# WORK TO COMPLETE:
Answer each question below from the trial excerpt:
(a) How fast did Dr. Depkin say the pickup was traveling immediately before impact?
(b) What did the appellee tell Dr. Bachwitt she was doing at the time of the accident?
(c) How much did the jury award for pain and suffering in the verdict the judge finally accepted?

=== PROVIDED PASSAGE ===

Dr. Bachwitt further testified that the appellee told him she was attending college at the time of the accident and had missed no classes; she was also able to clean her house and dress and care for herself with no assistance. Dr. Bachwitt disagreed with Dr. Padmanaban's diagnosis of neck and back strain; Dr. Bachwitt testified that in his professional opinion he did not believe the appellee stretched the muscles in her neck or back from such a slight impact. However, he agreed it was not unreasonable to treat an individual's subjective complaints.

Dr. Depkin, a mechanical engineer, was called by the defense to testify as an accident reconstructionist. He testified that the damage to the two vehicles involved in the accident was so minimal that accident reconstruction was not possible; rather, an impact analysis was performed. He stated that at the time of impact, the acceleration in the front to rear direction of the head of the occupants of the Oldsmobile was the type of acceleration that people experience when rising from a sitting to a standing position. He also testified that immediately prior to impact, the pickup was traveling two and one-half miles per hour.

At the close of the trial, the only question presented to the jury on the verdict form relating to the appellee was the assessment of damages. The question was presented in the following manner:

5. We, the jury, assess damages to the Plaintiff, Lori Toler, as follows Medical Expenses, travel and other expenses to date: ______ Pain and suffering, mental anguish and loss of enjoyment of life to date: ______

Upon consideration of the evidence presented, the jury returned a verdict of $0 for the appellee. This was a verdict for the defendant which the judge refused to accept. Instead, the judge informed the jury, "The Court cannot accept the verdict forms as submitted, and will have to resubmit the matter to the jury for the completion of part No. 5." The jury deliberated and returned a verdict of $53.00 in medical expenses and $0 for pain and suffering. The judge responded by stating, "I must inform the jury that, once again, I cannot accept the verdict form as submitted. The matters or the amounts set forth in item No. 5 are insufficient as a matter of law, so I'll have to resubmit this for further consideration. You will be instructed to continue your deliberations." The jury again deliberated and awarded Toler $2042.00 for medical expenses and $0 for pain and suffering. Upon receiving the verdict, the judge stated, "Members of the panel, I can now accept the verdict form on the first part of question No. 5, but not on the second part, so I'll have to send you back for additional work on the second part of question No. 5." The jury once again deliberated and awarded Toler $2042.00 for medical expenses and $100.00 for pain and suffering. The judge finally responded by stating, "The Court would find that the verdict form would be acceptable. I'll read the verdict."

=== RECORDS SUPPLIED ===

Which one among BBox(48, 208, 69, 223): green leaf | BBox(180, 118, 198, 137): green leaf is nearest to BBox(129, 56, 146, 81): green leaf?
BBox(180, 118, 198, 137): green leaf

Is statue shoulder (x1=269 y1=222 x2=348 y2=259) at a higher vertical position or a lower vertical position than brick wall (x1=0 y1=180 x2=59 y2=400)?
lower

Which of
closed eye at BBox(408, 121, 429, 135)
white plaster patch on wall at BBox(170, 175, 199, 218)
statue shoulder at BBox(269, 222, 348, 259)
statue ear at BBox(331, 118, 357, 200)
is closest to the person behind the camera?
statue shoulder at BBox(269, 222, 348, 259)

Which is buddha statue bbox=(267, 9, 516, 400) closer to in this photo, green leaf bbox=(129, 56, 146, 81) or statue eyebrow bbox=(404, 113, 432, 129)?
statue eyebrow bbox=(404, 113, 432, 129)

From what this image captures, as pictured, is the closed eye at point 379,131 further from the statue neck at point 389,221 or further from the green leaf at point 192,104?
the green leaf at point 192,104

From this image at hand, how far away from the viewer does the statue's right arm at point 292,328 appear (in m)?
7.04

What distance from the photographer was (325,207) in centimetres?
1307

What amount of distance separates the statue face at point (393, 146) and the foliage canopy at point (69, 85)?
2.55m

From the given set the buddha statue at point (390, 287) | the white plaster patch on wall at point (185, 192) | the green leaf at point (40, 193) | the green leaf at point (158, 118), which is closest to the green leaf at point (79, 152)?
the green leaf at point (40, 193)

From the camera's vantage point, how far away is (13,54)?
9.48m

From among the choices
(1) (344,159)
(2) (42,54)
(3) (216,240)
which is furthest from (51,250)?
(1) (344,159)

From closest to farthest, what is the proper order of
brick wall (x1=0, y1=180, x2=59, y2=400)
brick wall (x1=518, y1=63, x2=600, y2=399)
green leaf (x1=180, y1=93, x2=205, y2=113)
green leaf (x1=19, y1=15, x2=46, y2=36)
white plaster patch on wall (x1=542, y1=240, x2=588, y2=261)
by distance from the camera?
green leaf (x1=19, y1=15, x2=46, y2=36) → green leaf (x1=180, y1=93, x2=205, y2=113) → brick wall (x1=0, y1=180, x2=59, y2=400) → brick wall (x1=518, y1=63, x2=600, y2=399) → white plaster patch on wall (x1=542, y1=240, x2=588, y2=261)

===

# PROBLEM SOLUTION:
(a) Two and one-half miles per hour.
(b) She was attending college, and she had missed no classes.
(c) $100.00.